— START Page —

Periodic Reporting for period 3 - SOCIAL ROBOTS (Mechanisms and Consequences of Attributing Socialness to Artificial Agents)

Okres sprawozdawczy: 2019-10-01 do 2021-03-31

Understanding how we perceive and interact with others is a core challenge for social cognition research. This challenge is poised to intensify as the importance of artificial intelligence, and the presence of humanoid robots in society, grows. Through an innovative combination of psychology, neuroscience and robotics, the SOCIAL ROBOTS project prepares us for this future by (1) establishing a new approach for understanding how the brain processes and responds to humanoid robots; and (2) using this approach to delineate factors influencing how flexibly representations of robots and humans are shared at brain and behavioral levels. To achieve this, we first establish how young adults perceive and interact with humans vs. robots, the role of physical features and training experience, and the extent to which brain regions mediating social interaction with humans also support robot interaction. Next, to test the role of experience-dependent plasticity on social cognition, we assess how cognitive flexibility toward robots manifests among young children and older adults. Finally, we explore cultural influences on shared representations of humans and robots by extending the first project phase to Japan, the world’s most robotics-rich nation. Findings will provide a detailed and nuanced understanding of how brain mechanisms supporting social engagement with people are used when interacting with robots, and how different kinds of experience (e.g. training, lifespan, cultural) influence this engagement. The planned experiments and those generated during the project will establish the research team as a world-leading group bridging social cognition, neuroscience and robotics.

— END Page —

### Jobs:
• 1. Which age groups of people does the project summary say the research will study?
• 2. Could you carry on the SOCIAL ROBOTS project summary, picking up after its final sentence?
The records that follow are separate material and are not part of the project summary.

— START Data provided —

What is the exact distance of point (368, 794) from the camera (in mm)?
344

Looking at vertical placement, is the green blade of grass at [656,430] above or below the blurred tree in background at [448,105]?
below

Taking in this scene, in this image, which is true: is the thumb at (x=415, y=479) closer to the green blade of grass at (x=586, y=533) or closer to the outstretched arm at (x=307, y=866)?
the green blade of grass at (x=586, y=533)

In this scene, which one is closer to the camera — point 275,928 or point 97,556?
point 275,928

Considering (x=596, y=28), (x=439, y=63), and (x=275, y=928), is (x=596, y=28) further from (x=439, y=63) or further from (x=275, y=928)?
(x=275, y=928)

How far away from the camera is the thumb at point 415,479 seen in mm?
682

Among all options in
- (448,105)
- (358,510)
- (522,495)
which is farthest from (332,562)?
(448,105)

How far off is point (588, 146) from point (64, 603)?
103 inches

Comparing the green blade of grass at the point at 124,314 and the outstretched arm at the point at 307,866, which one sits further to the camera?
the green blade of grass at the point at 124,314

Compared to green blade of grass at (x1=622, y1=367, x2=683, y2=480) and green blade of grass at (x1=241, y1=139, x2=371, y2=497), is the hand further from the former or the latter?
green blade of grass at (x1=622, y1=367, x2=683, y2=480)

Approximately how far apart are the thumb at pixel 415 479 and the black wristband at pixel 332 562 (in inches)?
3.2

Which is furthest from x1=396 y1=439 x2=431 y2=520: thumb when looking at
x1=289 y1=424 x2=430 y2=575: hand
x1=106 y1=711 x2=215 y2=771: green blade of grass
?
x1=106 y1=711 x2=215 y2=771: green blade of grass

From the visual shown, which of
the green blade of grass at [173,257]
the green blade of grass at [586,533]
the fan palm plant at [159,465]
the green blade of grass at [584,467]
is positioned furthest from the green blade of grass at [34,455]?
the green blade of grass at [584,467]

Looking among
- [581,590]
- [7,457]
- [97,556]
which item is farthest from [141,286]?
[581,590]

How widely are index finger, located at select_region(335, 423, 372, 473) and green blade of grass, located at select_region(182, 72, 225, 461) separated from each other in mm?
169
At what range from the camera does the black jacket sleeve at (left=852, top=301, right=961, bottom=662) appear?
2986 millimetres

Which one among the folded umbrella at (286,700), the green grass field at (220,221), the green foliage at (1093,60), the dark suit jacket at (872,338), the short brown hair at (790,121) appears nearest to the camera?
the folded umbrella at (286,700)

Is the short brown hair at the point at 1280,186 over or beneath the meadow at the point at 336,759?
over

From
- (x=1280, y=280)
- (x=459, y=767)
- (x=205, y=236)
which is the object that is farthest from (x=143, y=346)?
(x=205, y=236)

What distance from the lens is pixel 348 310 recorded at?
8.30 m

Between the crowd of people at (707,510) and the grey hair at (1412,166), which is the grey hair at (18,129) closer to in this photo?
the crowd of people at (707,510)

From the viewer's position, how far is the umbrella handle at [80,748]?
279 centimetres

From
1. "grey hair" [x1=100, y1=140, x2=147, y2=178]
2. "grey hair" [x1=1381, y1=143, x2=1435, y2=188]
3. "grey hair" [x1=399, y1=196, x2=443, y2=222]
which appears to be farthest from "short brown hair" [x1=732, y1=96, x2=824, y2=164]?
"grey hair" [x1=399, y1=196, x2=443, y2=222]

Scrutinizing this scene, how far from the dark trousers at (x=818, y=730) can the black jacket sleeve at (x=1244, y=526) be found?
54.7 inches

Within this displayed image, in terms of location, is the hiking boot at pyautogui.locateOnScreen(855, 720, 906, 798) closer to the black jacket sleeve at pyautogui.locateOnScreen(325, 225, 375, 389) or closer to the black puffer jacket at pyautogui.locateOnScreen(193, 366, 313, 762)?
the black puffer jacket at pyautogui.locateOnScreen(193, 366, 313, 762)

— END Data provided —

### Solved problems:
• 1. Young adults, young children, and older adults.

• 2.
The project is currently at the planned stage of continued data collection for all research streams, which focus on how young adults and older adults perceive and interact with social robots compared to other people, using brain imaging, behavioural and training measures. We have completed two full neuroimaging training studies with young adult participants (each study with pre- and post-training brain scanning sessions), and a number of behavioural studies, with each of these studies progressing toward publication and one published. In addition, we presented public engagement events based on the objectives of the project, ensuring individuals beyond academia are invested in and benefit from the research undertaken.

So far, the team has produced 21 publications and 25 invited conference talks for the PI alone, as well as organised a multidisciplinary workshop on the social neurocognition of human robot interaction (Bangor University, August 2017) and a symposium on a similar topic at the 2018 HRI meeting in Chicago, USA. Moreover, two team members (Cross and Hortensius) served as co-editors of a theme issue of Philosophical Transactions of the Royal Society B along with fellow ERC awardee, Agnieszka Wykowska, titled ‘From social brains to social robots: Applying neurocognitive insights to human-robot interaction’, published in 2019.

Talk highlights
2019: Keynote - Dance Data, Cognition, and Multimodal Communication Workshop (Portugal)
Embodied Social Agents workshop (Scotland)
2018: Max Planck Institute for Empirical Aesthetics (Germany)
Center for Research on Cognition and Learning, CNRS (France)
Aegina Summer School on Social Cognition, Aegina (Greece)
ERC Conference ‘Frontier Research in Artificial Intelligence’(Belgium)
UK Government Digital Service Academy, Cabinet Office, London (England)
2017: ERC 10th Anniversary Celebration invited speaker (Belgium)
British Science Festival prize lecture presenter (England)
Whitehead Lecture on Cognition, Computation and Culture, Goldsmiths (England)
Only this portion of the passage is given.